Lines of spatial question data
>> begin

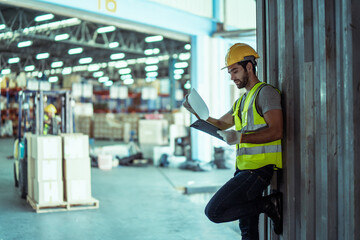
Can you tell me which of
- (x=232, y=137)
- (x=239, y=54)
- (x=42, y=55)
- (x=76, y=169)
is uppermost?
(x=42, y=55)

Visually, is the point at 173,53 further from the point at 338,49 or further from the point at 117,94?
the point at 338,49

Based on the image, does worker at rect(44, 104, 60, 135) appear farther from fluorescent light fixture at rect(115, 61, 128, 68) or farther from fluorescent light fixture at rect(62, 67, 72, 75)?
fluorescent light fixture at rect(62, 67, 72, 75)

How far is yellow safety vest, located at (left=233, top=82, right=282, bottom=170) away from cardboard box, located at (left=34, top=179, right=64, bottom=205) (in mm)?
4313

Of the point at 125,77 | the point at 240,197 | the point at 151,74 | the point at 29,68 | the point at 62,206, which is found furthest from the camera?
the point at 125,77

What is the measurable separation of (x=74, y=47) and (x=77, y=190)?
22.2 metres

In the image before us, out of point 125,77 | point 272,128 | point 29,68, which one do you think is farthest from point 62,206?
point 125,77

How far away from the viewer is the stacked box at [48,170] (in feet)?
21.8

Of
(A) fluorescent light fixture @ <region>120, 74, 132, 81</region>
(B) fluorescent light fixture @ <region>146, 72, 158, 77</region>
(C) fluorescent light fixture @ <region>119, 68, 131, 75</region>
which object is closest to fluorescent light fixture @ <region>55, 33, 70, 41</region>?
(C) fluorescent light fixture @ <region>119, 68, 131, 75</region>

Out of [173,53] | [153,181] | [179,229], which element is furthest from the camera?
[173,53]

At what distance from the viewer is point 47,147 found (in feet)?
21.9

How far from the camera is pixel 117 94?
23.5 metres

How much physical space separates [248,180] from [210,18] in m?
10.0

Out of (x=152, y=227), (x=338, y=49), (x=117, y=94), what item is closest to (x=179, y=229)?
(x=152, y=227)

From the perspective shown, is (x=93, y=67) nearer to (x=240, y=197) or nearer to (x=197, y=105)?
(x=197, y=105)
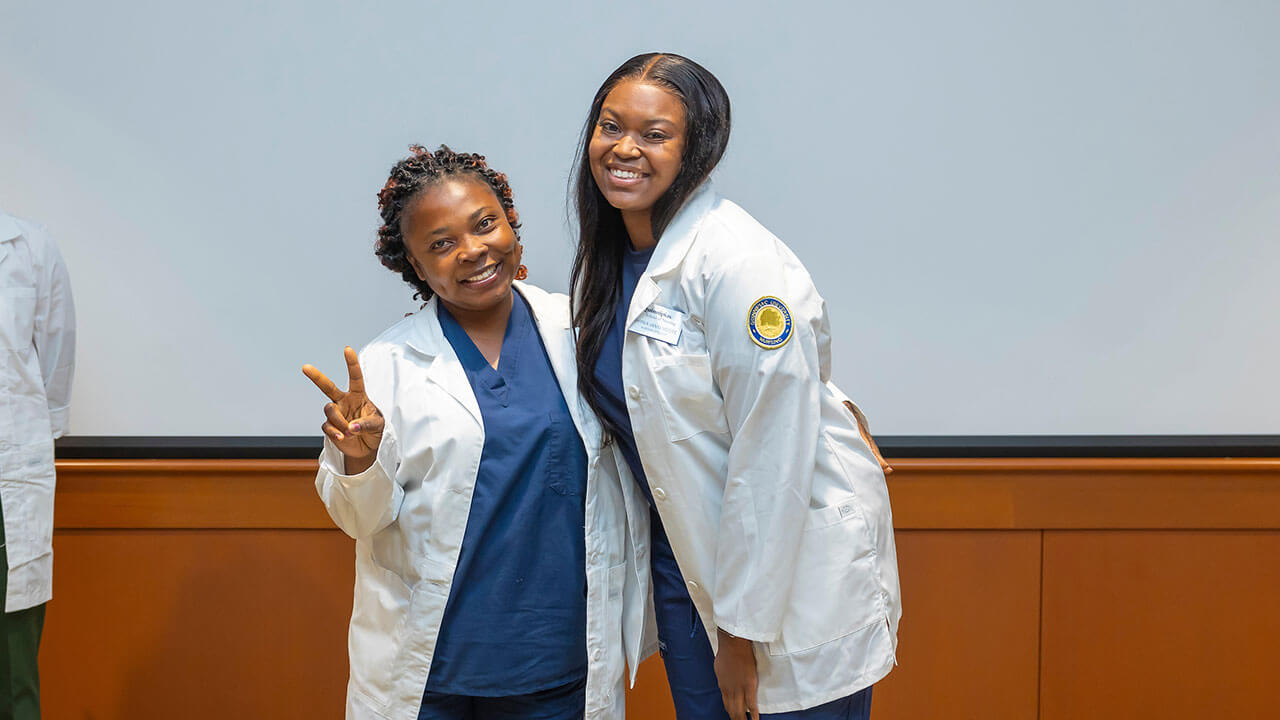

>> end

## Exercise
Reproduce every line above word for word, omitting the pictures.

## Written answer
Can you tell me which of
- (x=232, y=137)
- (x=239, y=54)
- (x=42, y=55)
- (x=76, y=169)
is uppermost?
(x=42, y=55)

Visually, is the point at 173,53 further from the point at 338,49 or further from the point at 117,94?
the point at 338,49

Based on the image, does worker at rect(44, 104, 60, 135) appear farther from fluorescent light fixture at rect(115, 61, 128, 68) or farther from fluorescent light fixture at rect(62, 67, 72, 75)?
fluorescent light fixture at rect(62, 67, 72, 75)

How far is yellow safety vest, located at (left=233, top=82, right=282, bottom=170) away from cardboard box, located at (left=34, top=179, right=64, bottom=205) (in mm)?
4313

Of the point at 125,77 | the point at 240,197 | the point at 151,74 | the point at 29,68 | the point at 62,206, which is found furthest from the camera?
the point at 125,77

What is the measurable separation of (x=74, y=47) and (x=77, y=190)?
22.2 metres

In the image before us, out of point 125,77 | point 272,128 | point 29,68, which one do you think is farthest from point 62,206?
point 125,77

How far away from the viewer is the stacked box at [48,170] (in feet)?
21.8

Of
(A) fluorescent light fixture @ <region>120, 74, 132, 81</region>
(B) fluorescent light fixture @ <region>146, 72, 158, 77</region>
(C) fluorescent light fixture @ <region>119, 68, 131, 75</region>
which object is closest to fluorescent light fixture @ <region>55, 33, 70, 41</region>?
(C) fluorescent light fixture @ <region>119, 68, 131, 75</region>

Out of [173,53] | [153,181] | [179,229], which element is furthest from the camera?
[173,53]

At what distance from the viewer is point 47,147 found (in feet)?
21.9

How far from the camera is pixel 117 94?
23.5 metres

How much physical space separates [248,180] from [210,18] in m?
10.0

Out of (x=152, y=227), (x=338, y=49), (x=117, y=94), what item is closest to (x=179, y=229)?
(x=152, y=227)

From the perspective shown, is (x=93, y=67) nearer to (x=240, y=197) or nearer to (x=197, y=105)?
(x=197, y=105)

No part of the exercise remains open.